2019 Connections Display
A presentation by IWP Prof. Aaron Danis at the Connections 2019 wargaming conference at the U.S. Army Heritage and Education Center.

An eight-week summer gaming workshop utilizing the skills of IWP’s intern team resulted in a mid-August presentation at the Connections 2019 wargaming conference at the U.S. Army Heritage and Education Center in Carlisle, PA, by project coordinator Professor Aaron Danis.  “The poster session at Connections garnered a lot of foot traffic and interest, as it was the only terrorism-themed analytic game at the conference,” stated Professor Danis.

The strategic analytic game, titled 9/11 – The Second Wave, is based on a little-known disrupted al-Qa‘ida plot to attack the West Coast and Midwest with aircraft after the 9/11 attacks.  While al-Qa‘ida was unable to conduct follow-on attacks because of increased U.S. security measures, the plot remained in the mind of 9/11’s primary planner until his arrest in 2003.  This “what if?” game postulates that the Second Wave became the primary targets for 9/11.

Prof.
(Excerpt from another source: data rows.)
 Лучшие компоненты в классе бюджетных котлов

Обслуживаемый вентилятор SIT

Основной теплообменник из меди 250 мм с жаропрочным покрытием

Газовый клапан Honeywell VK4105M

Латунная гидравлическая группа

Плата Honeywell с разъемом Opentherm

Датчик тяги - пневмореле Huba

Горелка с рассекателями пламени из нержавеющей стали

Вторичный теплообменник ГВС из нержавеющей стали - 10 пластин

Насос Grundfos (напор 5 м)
Danis comments: “The purpose of this game is to provide students in my Counterterrorism and the Democracies course with a challenging terrorist scenario on scale with 9/11, while mitigating some of the hindsight bias of those who have read a lot about or have personal experience from 9/11.  Game objectives include counterterrorism response, crisis and consequence management, and indications and warning of further attacks.”

The interns did research into the plot, worked on game mechanics, designed the play map, and drafted the action cards that drive play.  They also did an initial playtest of the first day, which focuses on the actual attack, its consequences, and the U.S. response.
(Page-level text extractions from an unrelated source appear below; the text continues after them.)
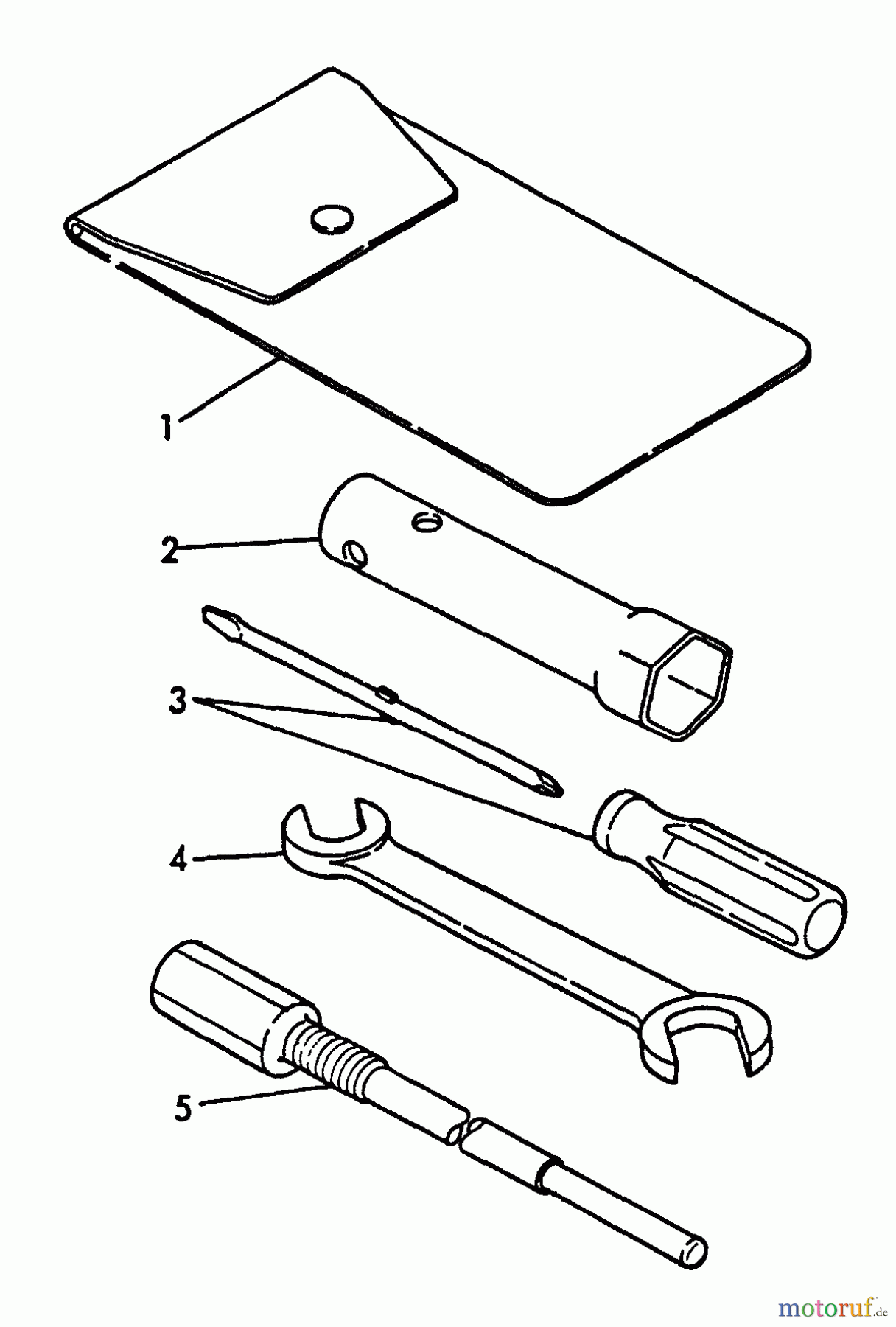 1
2
3
4
5
motoruf.de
Intern team playing Second Wave
The intern team playing Second Wave

“This research helped me better understand the world around me and the implications terrorist attacks have on policy and the larger statecraft of countries and coalitions,” commented Trai Gozzi, who interned at IWP in spring 2019.

Another spring intern, Mariham Philobos, commented: “The CT team at IWP has not only assured me of my desired career — being an analyst in Counterterrorism — it has also allowed me to grow in essential skills that I will need in the workplace such as researching, writing assessments, and verbally discussing terror events around the world.”
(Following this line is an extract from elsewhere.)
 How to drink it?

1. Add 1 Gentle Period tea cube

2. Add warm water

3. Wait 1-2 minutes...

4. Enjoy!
According to intern Cedric Shutts, in the gaming workshop, students use “critical thinking and analytic skills to respond to terrorist attacks in a timely manner.”  He also stated that the scenario “combined tactical and strategic approaches to counterterrorism.”

Professor Danis needs additional interns during the fall semester to dedicate one evening a week for further playtesting, game development, and finalizing the game graphics for his course in the spring.  Eventually he hopes to publish it for free for other schools and CT specialists to use.  “There is a mechanism to publish such games on the Paxsims website to share the benefit of the interns’ research and hard work.  I had strong interest in the game from some U.S. government and State and Local agencies at the conference poster session.  I hope next year to run full game sessions at the conference for interested parties prior to publishing it.”

Professor Danis would like to thank the following interns for all their hard work to date: Aiden C, Brant M, Caleb Smith, Cedric Shutts, Helen S, Khala D, M.L., Mariham Philobos, Trai Gozzi, William Hartnett, and Zack.

Summer intern team
The summer intern team who worked on the wargaming project.